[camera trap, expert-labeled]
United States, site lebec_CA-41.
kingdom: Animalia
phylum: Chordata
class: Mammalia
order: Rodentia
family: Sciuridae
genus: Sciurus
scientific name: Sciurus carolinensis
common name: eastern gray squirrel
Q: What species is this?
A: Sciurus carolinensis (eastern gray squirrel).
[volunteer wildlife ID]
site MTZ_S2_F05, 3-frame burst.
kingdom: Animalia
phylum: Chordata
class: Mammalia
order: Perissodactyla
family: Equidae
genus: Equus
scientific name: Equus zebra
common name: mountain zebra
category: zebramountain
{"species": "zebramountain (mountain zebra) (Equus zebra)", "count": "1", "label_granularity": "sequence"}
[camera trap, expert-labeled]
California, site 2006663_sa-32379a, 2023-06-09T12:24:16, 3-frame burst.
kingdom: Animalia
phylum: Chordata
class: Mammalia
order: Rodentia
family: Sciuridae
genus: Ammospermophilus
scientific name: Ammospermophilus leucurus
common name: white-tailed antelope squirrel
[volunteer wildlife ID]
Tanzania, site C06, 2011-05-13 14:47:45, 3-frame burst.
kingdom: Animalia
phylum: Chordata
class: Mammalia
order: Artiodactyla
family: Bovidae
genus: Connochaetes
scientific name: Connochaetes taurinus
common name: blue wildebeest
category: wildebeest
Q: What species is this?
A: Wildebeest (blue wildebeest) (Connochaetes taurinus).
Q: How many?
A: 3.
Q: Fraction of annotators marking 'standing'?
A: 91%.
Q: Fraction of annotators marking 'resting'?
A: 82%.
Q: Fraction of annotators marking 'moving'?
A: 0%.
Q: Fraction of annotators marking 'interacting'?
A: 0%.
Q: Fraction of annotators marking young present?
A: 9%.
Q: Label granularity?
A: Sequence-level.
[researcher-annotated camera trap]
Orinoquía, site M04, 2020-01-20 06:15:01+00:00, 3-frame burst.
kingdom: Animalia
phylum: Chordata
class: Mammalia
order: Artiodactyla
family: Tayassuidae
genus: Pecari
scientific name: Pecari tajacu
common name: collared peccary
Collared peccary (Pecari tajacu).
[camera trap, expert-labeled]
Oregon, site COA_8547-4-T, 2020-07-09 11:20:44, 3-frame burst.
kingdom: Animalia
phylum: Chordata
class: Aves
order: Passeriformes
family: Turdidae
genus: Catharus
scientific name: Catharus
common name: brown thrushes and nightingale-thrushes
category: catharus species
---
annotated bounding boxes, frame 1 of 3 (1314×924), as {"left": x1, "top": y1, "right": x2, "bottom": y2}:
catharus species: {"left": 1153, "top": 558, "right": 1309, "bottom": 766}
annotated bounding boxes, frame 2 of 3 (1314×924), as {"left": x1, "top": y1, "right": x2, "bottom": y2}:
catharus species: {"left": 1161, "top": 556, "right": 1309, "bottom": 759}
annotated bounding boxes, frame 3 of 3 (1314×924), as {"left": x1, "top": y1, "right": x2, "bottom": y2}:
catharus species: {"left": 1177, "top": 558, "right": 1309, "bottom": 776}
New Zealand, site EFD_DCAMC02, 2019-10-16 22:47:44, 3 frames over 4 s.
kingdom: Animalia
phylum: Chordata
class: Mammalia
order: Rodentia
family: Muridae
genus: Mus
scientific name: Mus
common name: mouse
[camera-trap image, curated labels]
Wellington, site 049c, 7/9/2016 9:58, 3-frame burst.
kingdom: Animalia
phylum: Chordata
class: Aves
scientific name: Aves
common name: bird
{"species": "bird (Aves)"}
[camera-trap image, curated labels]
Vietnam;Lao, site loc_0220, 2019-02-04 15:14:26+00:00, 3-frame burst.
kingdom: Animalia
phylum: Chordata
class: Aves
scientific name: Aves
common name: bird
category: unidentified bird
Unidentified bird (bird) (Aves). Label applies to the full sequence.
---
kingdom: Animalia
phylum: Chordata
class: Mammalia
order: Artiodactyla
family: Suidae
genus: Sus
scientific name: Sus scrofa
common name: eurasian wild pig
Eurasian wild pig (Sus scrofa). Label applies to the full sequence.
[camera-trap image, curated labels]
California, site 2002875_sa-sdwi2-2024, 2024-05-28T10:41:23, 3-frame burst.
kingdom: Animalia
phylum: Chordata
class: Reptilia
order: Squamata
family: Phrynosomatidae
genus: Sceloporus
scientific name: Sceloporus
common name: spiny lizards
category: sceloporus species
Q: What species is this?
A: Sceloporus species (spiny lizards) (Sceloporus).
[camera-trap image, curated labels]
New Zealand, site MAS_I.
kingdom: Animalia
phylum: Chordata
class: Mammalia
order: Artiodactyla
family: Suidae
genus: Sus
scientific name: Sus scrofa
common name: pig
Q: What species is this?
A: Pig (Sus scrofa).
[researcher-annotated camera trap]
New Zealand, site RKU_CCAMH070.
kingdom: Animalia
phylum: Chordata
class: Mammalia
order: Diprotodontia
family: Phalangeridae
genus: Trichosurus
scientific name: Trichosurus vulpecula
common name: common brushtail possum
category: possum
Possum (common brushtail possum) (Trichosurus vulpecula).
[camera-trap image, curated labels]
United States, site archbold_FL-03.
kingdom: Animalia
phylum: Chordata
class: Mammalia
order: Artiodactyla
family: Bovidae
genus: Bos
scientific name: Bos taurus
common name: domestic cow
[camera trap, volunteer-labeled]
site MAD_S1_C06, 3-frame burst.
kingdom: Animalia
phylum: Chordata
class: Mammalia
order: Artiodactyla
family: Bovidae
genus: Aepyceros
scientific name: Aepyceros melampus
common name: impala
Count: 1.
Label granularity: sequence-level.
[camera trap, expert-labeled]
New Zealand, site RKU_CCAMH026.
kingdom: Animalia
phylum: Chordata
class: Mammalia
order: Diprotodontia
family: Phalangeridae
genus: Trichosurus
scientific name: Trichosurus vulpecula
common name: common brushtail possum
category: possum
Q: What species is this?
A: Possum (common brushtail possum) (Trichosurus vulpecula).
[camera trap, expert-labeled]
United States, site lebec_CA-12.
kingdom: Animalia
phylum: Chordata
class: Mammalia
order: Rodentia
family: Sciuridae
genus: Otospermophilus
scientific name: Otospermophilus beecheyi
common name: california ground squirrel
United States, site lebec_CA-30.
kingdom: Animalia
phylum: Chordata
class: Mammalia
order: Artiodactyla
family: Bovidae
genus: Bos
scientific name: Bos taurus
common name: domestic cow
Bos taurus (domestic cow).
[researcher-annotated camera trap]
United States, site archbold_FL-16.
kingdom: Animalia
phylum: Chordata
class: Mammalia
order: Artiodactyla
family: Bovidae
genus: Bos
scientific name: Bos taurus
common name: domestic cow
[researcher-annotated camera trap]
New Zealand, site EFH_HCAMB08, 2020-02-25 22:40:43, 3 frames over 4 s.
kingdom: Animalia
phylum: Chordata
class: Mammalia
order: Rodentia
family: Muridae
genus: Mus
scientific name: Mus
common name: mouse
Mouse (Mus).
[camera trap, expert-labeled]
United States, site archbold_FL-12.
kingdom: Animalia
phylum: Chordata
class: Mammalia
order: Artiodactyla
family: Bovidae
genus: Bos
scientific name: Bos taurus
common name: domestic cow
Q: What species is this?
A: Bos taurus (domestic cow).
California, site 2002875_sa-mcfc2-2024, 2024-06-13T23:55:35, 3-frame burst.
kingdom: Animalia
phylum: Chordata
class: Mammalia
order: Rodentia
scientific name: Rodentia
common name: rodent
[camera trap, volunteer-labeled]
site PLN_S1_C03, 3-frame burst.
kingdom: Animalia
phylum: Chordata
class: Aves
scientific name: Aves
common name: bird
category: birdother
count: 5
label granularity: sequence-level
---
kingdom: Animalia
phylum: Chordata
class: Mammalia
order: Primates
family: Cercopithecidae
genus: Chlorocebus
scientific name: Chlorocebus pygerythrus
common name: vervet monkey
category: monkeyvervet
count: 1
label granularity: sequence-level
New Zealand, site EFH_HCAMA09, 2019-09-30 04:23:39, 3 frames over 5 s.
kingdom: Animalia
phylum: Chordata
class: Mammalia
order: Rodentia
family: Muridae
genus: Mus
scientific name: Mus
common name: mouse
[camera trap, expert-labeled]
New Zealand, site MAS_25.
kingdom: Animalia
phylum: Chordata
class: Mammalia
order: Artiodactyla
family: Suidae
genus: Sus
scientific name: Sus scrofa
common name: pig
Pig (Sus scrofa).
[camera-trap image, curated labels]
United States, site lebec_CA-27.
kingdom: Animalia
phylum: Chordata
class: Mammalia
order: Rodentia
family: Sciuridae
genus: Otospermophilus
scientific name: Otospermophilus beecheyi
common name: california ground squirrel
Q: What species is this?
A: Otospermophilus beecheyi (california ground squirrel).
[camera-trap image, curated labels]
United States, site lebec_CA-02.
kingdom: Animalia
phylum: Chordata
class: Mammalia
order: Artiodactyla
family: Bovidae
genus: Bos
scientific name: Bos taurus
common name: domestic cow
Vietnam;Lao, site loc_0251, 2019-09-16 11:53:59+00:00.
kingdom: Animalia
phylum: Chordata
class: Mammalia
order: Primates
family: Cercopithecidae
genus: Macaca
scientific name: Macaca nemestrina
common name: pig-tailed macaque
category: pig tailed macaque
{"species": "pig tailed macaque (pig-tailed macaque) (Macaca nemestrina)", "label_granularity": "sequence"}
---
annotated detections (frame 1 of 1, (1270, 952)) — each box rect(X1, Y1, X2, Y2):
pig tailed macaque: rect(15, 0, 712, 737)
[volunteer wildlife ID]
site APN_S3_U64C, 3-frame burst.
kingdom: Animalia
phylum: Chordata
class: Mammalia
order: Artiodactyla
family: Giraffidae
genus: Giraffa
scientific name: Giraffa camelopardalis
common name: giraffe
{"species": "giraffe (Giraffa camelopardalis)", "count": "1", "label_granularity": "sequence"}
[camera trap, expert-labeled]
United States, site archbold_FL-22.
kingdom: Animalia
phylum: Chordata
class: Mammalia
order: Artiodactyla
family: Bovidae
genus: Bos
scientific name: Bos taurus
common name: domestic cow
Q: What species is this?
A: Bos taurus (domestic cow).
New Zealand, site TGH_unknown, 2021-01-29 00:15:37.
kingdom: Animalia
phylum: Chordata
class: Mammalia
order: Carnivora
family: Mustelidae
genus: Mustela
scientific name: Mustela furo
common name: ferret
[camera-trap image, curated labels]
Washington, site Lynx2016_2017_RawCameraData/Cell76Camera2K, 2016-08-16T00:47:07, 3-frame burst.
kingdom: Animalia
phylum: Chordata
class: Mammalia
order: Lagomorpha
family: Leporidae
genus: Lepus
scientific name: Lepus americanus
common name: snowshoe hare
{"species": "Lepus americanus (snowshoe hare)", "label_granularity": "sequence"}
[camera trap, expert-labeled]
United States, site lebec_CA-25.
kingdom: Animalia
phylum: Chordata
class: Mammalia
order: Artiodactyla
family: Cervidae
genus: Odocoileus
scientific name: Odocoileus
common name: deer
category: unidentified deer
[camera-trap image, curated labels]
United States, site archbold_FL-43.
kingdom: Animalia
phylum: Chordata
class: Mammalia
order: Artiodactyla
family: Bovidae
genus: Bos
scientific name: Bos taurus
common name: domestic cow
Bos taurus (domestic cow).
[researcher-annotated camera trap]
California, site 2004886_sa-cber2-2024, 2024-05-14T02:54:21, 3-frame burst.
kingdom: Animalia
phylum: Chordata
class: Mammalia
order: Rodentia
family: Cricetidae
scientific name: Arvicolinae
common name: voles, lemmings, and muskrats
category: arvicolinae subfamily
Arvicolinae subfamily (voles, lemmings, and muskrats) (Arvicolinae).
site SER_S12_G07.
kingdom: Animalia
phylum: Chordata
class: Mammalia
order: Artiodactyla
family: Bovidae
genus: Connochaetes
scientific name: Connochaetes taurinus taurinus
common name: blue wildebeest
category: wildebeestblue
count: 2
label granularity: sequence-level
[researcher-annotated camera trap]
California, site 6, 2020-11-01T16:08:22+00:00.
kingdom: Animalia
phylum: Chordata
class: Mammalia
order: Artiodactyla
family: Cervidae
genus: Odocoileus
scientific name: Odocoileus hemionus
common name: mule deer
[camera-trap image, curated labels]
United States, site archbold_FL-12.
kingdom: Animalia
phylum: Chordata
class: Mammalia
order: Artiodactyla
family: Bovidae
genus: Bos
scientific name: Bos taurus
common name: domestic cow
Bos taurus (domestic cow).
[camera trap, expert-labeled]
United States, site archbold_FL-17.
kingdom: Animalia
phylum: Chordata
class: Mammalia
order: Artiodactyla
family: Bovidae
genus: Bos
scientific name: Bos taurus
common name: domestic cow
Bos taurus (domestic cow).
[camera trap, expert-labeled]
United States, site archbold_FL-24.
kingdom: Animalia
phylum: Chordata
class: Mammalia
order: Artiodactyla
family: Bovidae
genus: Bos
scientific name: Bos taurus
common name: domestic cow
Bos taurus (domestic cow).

◆ EXERCISE: Take the lines from the first line of the records through the line holding "Tanzania, site C06, 2011-05-13", both included, and please reproduce them exactly with nothing added.

◆ TASK RESULT:
[camera trap, expert-labeled]
United States, site lebec_CA-41.
kingdom: Animalia
phylum: Chordata
class: Mammalia
order: Rodentia
family: Sciuridae
genus: Sciurus
scientific name: Sciurus carolinensis
common name: eastern gray squirrel
Q: What species is this?
A: Sciurus carolinensis (eastern gray squirrel).
[volunteer wildlife ID]
site MTZ_S2_F05, 3-frame burst.
kingdom: Animalia
phylum: Chordata
class: Mammalia
order: Perissodactyla
family: Equidae
genus: Equus
scientific name: Equus zebra
common name: mountain zebra
category: zebramountain
{"species": "zebramountain (mountain zebra) (Equus zebra)", "count": "1", "label_granularity": "sequence"}
[camera trap, expert-labeled]
California, site 2006663_sa-32379a, 2023-06-09T12:24:16, 3-frame burst.
kingdom: Animalia
phylum: Chordata
class: Mammalia
order: Rodentia
family: Sciuridae
genus: Ammospermophilus
scientific name: Ammospermophilus leucurus
common name: white-tailed antelope squirrel
[volunteer wildlife ID]
Tanzania, site C06, 2011-05-13 14:47:45, 3-frame burst.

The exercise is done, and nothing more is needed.